- Изучаемый текст:
————

В последующие эпохи те или иные образы, культурные коды могут использоваться в политическом дискурсе не только в целях стигматизации противников, но и для актуализации преемственности власти или политической системы. Это отвечает и стратегиям воспроизводства идейного доминирования в пространстве политического дискурса, эффективность которых достигается посредством «ретроспекций» (Т. ван Дейк). Поэтому дискурсивные практики апеллируют к исторической и культурной традиции как способу легитимизации современной модели социальной реальности. Однако подобное апеллирование нередко обусловлено «автономией культуры» (Дж. Александер)[221], которая диктует применение того или иного кода. Например, в период Гражданской войны в России среди пропагандистских материалов встречаются плакаты противоположной идеологической направленности с общей прототипической основой. Это плакат Б. Силкина «Три роки соцiальноiї революцiї» (Киев, 1920), показывающий, как красноармеец поражает копьем змея, головы которого символизируют генералов антиреволюционных вооруженных сил (Колчак, Деникин, Врангель и др.). Другой плакат «За единую Россию» изображает белую армию в образе былинного богатыря, сражающегося с красным драконом, опоясывающим столицу России (ОСВАГ, 1919. Автор – VZ)[222]. Такой основой большевистского и антибольшевистского плакатов стал запечатленный в иконописи сюжет «Чудо Георгия о змие». Данный сюжет позволяет пропагандисту использовать мотив борьбы добра со злом и кодифицировать место каждой из сторон в их противоборстве. Возможности пропагандистского воздействия обусловлены тем, что визуальный код является инвариантом, который заполняется в зависимости от идеологических воззрений и предпочтений автора. А узнавание и восприятие данного кода, как и прочтение передаваемой с его помощью актуальной ситуации, становятся возможными благодаря включенности реципиента в христианскую культуру и наличию перцептивного опыта[223].

————

- Задания и упражнения:
**1)** Изложите в виде краткого списка абзац изучаемого текста, начинающийся словами «В последующие эпохи», сохранив его основные факты.
**2)** Перечислите всех генералов, которые названы по фамилии в изучаемом тексте.

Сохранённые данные
————

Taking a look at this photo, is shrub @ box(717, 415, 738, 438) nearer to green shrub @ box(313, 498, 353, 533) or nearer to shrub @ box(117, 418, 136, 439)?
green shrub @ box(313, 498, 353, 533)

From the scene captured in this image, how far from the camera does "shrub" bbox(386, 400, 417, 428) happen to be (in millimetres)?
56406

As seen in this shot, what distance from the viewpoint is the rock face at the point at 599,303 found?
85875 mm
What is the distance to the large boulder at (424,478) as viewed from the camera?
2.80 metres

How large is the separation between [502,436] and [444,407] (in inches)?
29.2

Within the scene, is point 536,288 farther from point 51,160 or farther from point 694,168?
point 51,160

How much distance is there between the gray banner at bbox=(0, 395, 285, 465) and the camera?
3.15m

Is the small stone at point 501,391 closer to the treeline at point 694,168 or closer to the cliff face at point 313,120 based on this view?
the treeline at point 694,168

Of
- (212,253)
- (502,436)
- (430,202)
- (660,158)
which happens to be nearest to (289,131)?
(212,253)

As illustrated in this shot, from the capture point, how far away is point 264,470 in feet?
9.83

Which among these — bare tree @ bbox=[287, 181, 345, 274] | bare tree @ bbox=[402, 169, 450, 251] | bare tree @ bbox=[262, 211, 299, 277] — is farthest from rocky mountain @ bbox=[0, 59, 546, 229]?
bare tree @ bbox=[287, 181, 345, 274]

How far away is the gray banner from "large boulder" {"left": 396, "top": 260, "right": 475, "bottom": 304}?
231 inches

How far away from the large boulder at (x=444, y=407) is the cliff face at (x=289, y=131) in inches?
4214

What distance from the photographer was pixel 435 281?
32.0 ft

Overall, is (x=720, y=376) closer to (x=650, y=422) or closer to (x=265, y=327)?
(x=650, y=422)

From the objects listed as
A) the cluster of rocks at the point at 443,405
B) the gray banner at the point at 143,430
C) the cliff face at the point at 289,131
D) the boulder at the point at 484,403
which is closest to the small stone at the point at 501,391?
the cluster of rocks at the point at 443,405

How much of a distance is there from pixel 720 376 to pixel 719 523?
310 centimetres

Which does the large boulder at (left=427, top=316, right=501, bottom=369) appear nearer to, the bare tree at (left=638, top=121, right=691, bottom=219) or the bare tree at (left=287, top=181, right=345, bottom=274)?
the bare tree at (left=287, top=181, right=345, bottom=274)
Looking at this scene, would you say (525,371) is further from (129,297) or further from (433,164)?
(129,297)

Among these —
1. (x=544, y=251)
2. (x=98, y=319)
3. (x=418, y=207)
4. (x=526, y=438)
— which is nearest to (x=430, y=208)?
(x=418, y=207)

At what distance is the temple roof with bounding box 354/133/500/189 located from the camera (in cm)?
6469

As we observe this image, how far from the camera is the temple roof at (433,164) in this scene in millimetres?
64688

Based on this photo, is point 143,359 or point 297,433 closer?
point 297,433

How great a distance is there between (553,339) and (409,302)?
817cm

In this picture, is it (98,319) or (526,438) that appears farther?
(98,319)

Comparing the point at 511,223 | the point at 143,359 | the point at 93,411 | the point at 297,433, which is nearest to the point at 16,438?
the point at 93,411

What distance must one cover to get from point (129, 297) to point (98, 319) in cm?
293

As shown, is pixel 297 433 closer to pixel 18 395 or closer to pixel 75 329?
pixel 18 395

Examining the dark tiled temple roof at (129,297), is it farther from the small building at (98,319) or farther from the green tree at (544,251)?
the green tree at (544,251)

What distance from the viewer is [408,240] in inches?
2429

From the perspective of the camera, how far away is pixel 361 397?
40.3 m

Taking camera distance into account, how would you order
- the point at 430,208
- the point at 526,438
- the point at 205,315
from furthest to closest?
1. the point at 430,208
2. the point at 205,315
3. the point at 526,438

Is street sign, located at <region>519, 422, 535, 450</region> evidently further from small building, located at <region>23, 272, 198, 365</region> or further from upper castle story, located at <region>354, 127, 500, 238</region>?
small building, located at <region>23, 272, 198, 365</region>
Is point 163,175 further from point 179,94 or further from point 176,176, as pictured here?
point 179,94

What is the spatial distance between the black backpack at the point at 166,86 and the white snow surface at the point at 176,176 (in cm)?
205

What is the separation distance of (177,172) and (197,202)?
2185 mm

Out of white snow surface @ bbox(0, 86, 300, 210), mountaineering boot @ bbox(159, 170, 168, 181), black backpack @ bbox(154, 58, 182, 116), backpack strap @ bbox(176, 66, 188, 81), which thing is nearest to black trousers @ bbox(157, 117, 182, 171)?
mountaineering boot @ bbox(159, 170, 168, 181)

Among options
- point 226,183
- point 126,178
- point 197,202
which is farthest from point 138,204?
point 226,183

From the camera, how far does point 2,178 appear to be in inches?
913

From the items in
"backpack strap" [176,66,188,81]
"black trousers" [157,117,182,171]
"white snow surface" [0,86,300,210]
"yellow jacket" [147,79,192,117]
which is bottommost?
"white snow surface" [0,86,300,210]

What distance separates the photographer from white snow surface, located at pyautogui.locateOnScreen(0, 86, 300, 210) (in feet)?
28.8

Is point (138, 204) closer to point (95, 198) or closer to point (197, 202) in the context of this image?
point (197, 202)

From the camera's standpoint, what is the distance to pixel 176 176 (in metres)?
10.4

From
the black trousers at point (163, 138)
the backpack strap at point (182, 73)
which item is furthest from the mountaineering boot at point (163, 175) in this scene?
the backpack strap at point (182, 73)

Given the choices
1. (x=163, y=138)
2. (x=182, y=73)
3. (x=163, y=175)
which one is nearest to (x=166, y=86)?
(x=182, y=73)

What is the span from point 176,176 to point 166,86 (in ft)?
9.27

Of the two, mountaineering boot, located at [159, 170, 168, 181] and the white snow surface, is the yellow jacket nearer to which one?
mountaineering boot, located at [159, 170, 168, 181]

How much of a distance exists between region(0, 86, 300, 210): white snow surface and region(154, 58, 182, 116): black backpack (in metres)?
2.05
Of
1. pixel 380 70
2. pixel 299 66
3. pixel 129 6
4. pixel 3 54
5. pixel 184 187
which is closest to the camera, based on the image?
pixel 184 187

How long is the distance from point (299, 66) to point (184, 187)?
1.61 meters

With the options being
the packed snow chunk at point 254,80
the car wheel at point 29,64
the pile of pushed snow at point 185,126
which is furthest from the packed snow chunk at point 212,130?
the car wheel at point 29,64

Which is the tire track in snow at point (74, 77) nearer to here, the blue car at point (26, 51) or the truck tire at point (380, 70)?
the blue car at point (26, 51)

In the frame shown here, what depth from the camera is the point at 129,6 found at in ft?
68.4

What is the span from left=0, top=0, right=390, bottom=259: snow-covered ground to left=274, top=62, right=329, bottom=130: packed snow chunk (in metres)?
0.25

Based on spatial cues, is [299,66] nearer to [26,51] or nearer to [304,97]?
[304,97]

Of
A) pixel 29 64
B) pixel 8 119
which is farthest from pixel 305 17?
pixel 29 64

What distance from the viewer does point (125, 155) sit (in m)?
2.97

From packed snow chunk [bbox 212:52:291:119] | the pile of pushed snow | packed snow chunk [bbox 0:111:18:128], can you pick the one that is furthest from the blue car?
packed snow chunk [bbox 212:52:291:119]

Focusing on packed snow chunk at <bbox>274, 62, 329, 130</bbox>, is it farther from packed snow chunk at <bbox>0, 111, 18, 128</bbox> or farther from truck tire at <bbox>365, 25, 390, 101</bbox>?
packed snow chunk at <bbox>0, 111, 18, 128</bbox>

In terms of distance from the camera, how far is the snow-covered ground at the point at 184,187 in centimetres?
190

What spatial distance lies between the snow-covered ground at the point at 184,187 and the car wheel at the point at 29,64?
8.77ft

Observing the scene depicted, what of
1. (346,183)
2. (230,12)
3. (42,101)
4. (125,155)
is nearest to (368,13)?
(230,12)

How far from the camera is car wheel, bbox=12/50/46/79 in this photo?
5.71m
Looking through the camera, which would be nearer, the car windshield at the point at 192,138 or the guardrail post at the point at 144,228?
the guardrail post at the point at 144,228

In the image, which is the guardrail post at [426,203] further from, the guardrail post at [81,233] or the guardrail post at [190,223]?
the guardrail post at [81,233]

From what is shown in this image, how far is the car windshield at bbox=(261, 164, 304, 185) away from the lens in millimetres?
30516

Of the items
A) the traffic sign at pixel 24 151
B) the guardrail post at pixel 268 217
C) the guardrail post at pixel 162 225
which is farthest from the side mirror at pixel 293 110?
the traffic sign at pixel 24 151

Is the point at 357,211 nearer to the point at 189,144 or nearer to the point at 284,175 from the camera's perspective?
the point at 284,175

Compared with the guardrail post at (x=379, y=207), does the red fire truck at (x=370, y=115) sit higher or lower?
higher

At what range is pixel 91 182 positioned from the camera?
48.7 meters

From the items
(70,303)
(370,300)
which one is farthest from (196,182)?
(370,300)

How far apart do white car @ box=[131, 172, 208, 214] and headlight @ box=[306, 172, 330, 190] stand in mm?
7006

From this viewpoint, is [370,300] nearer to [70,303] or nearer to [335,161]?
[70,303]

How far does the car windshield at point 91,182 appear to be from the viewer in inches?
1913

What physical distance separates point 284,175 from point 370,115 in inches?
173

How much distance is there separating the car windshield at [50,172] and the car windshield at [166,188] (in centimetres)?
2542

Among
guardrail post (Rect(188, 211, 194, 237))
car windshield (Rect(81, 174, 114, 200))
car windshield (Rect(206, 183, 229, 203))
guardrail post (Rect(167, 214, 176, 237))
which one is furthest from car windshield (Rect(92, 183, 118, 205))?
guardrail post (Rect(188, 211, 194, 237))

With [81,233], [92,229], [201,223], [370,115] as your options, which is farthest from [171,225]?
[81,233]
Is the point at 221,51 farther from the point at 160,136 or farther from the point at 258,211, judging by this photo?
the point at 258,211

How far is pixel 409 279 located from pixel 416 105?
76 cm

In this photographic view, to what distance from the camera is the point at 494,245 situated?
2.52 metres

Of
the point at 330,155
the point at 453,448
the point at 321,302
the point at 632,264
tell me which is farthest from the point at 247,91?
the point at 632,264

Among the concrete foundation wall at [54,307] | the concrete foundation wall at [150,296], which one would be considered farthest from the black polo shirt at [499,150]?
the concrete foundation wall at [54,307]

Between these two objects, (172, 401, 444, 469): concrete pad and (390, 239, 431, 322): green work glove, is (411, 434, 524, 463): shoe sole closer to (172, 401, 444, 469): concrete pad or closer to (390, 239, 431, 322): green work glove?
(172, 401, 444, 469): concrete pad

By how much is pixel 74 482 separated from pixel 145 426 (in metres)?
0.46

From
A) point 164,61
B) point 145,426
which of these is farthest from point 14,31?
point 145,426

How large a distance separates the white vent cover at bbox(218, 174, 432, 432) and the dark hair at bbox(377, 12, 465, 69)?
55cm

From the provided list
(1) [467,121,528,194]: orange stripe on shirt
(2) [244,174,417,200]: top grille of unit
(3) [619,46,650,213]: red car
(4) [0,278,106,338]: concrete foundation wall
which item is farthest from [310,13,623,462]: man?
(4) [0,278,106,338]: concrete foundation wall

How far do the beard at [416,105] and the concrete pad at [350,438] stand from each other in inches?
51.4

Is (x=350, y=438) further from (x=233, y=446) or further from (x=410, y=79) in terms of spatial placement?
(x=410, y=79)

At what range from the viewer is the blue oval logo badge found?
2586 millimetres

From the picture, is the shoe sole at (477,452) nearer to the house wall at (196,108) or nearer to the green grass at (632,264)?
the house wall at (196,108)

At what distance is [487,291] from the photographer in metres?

————

- Ответы по заданиям:
**1)**
- В политическом дискурсе образы и культурные коды используются для стигматизации противников и для актуализации преемственности власти или политической системы.
- Это отвечает стратегиям воспроизводства идейного доминирования, эффективность которых достигается через «ретроспекции» (Т. ван Дейк).
- Дискурсивные практики апеллируют к исторической и культурной традиции, чтобы легитимизировать современную модель социальной реальности.
- Такое апеллирование часто обусловлено «автономией культуры» (Дж. Александер), которая диктует выбор кода.
- В Гражданскую войну в России встречаются плакаты противоположной идеологической направленности с общей прототипической основой:
  - плакат Б. Силкина «Три роки соцiальноiї революцiї» (Киев, 1920): красноармеец поражает копьем змея, головы которого символизируют генералов антиреволюционных сил;
  - плакат «За единую Россию» (ОСВАГ, 1919, автор – VZ): белая армия в образе былинного богатыря сражается с красным драконом, опоясывающим столицу.
- Общей основой этих плакатов стал иконописный сюжет «Чудо Георгия о змие». Он дает мотив борьбы добра со злом и закрепляет место каждой из сторон.
- Визуальный код является инвариантом, который наполняется в зависимости от идеологических воззрений автора.
- Узнавание кода и прочтение актуальной ситуации возможны благодаря включенности реципиента в христианскую культуру и его перцептивному опыту.

**2)** Колчак, Деникин, Врангель.